┌─ Text segment

AI Research

Gemma Scope: helping the safety community shed light on the inner workings of language models

Published

1 year ago

July 31, 2024

The Editors

Models

Published: 31 July 2024
Authors: Language Model Interpretability team

Announcing a comprehensive, open suite of sparse autoencoders for language model interpretability.

To create an artificial intelligence (AI) language model, researchers build a system that learns from vast amounts of data without human guidance. As a result, the inner workings of language models are often a mystery, even to the researchers who train them. Mechanistic interpretability is a research field focused on deciphering these inner workings. Researchers in this field use sparse autoencoders as a kind of ‘microscope’ that lets them see inside a language model, and get a better sense of how it works.

└─

Activity -> Write out the passage of the Gemma Scope announcement verbatim, beginning at the words "Published: 31 July" and ending after the words "how it works.".

┌─ Given information

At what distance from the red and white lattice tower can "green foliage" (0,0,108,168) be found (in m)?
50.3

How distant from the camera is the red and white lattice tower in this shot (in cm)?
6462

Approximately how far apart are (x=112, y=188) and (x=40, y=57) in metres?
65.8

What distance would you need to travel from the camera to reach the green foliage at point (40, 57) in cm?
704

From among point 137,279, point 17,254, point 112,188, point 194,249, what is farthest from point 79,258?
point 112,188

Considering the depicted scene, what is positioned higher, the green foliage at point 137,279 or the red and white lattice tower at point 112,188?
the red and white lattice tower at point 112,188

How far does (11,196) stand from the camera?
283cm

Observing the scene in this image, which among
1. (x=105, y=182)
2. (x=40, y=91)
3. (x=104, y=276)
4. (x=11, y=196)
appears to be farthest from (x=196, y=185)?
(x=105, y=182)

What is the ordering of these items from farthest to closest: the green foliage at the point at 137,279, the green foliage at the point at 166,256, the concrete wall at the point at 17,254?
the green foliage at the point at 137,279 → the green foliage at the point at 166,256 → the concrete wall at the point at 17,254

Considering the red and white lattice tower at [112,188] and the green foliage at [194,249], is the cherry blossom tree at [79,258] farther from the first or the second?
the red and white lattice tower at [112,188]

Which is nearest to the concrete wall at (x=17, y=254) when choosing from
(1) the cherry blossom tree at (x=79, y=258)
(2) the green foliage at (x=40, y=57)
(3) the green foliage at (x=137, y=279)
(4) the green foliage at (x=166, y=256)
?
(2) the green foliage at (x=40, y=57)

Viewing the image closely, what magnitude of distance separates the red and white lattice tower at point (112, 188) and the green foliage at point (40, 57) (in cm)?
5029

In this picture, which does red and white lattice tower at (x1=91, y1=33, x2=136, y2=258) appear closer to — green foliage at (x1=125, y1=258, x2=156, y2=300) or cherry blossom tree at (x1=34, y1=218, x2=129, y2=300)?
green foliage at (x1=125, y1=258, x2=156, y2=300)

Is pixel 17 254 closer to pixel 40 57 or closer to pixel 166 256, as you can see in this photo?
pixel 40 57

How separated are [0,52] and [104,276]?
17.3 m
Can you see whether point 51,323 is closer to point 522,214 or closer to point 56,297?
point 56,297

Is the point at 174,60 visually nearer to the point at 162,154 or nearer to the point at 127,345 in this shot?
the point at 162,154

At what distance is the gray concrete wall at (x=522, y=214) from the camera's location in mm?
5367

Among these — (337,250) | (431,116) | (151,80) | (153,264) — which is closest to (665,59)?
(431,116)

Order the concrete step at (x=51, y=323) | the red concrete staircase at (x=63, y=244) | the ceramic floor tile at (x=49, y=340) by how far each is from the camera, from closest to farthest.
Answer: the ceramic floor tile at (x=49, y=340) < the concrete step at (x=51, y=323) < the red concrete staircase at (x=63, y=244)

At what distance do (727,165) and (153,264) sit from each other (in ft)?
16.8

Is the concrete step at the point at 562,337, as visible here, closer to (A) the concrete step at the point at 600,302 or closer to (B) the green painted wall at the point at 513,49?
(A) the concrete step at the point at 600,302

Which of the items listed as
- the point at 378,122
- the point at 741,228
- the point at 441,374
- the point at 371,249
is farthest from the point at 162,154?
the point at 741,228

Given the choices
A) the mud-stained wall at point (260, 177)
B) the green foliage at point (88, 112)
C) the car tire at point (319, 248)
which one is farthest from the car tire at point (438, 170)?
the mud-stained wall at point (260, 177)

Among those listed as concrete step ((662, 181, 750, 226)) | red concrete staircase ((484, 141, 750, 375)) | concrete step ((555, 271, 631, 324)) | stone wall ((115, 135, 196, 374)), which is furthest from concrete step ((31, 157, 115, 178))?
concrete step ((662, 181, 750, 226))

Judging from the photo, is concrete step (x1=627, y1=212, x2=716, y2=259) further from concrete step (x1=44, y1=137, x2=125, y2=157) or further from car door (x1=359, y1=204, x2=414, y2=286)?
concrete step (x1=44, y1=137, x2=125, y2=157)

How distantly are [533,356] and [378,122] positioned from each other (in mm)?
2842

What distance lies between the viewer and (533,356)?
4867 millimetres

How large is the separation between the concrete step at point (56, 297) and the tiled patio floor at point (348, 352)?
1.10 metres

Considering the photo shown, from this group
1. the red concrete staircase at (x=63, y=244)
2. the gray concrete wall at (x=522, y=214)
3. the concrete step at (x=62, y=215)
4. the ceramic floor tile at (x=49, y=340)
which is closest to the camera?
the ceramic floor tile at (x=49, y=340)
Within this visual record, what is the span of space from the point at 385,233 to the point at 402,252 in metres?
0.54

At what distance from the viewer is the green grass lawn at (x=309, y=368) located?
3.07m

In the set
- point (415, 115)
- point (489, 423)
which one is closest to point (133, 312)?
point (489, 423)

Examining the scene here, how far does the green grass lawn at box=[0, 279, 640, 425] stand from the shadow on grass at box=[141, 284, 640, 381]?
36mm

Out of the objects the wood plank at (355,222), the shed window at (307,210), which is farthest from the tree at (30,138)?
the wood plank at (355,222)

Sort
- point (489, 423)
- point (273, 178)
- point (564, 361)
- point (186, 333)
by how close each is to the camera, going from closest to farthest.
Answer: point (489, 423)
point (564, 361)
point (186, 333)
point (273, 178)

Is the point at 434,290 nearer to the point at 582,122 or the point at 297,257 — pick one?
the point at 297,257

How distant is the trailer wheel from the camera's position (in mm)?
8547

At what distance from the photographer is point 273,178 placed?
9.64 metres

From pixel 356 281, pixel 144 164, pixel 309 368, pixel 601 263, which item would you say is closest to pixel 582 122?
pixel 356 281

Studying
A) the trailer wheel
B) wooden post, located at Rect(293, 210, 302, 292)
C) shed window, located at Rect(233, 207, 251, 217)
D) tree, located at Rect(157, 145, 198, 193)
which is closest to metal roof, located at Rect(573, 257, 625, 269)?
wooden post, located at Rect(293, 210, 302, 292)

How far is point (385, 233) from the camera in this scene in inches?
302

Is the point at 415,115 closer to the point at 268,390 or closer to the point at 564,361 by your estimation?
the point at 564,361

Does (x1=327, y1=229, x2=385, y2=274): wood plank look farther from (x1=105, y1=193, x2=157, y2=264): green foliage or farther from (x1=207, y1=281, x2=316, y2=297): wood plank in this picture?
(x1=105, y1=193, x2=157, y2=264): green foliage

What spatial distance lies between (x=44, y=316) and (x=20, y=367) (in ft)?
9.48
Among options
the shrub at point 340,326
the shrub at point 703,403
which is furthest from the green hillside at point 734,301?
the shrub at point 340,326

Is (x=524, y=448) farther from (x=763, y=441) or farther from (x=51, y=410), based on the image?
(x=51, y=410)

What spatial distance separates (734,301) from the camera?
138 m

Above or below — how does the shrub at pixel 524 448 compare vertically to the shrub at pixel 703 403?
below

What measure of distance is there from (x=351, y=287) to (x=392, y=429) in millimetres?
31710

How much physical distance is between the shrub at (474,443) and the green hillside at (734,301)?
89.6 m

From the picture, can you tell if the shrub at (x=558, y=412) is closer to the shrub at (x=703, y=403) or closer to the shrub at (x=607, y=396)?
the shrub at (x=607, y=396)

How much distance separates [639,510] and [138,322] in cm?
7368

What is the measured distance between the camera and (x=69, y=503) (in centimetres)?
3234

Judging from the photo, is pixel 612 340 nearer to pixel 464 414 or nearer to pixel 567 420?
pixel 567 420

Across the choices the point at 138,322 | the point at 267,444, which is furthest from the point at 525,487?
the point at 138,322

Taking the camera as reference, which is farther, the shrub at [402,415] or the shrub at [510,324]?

└─

Response ->
Published: 31 July 2024
Authors: Language Model Interpretability team

Announcing a comprehensive, open suite of sparse autoencoders for language model interpretability.

To create an artificial intelligence (AI) language model, researchers build a system that learns from vast amounts of data without human guidance. As a result, the inner workings of language models are often a mystery, even to the researchers who train them. Mechanistic interpretability is a research field focused on deciphering these inner workings. Researchers in this field use sparse autoencoders as a kind of ‘microscope’ that lets them see inside a language model, and get a better sense of how it works.